RECORD EXCERPTS:

##############################

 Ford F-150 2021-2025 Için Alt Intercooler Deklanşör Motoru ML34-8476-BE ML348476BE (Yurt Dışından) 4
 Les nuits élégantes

##############################

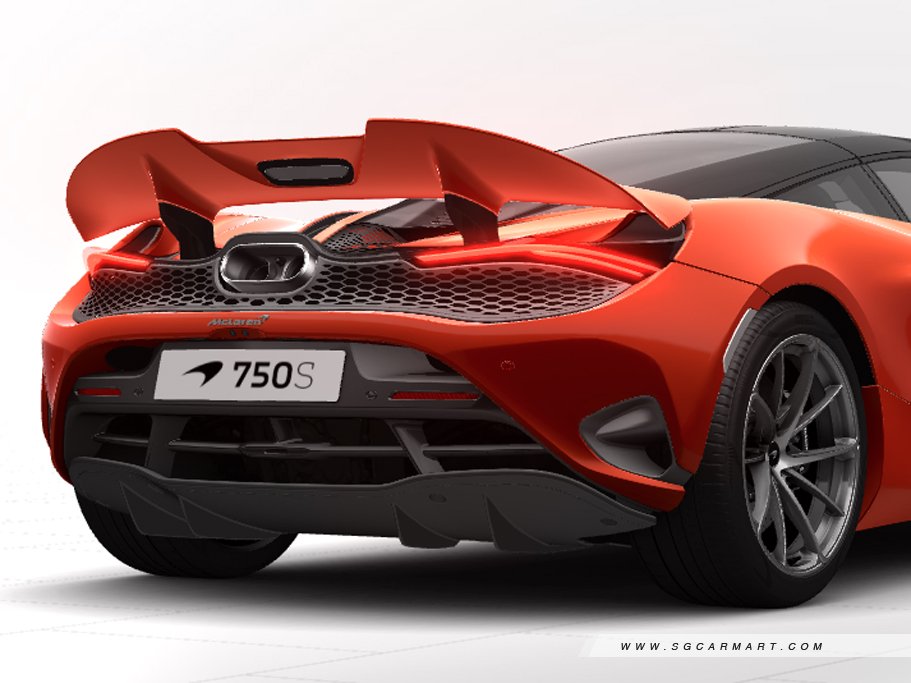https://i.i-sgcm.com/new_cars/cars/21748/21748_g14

##############################

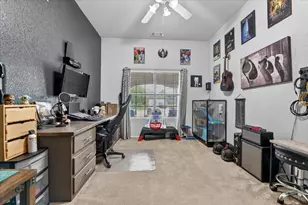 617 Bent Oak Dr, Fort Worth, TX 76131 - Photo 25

##############################

EXERCISE PROMPT:
Each line in the listing above from the one containing "Ford F-150 2021-2025" through the one containing "Les nuits élégantes" should be repeated exactly, and no other line.

COMPLETED TASK:
 Ford F-150 2021-2025 Için Alt Intercooler Deklanşör Motoru ML34-8476-BE ML348476BE (Yurt Dışından) 4
 Les nuits élégantes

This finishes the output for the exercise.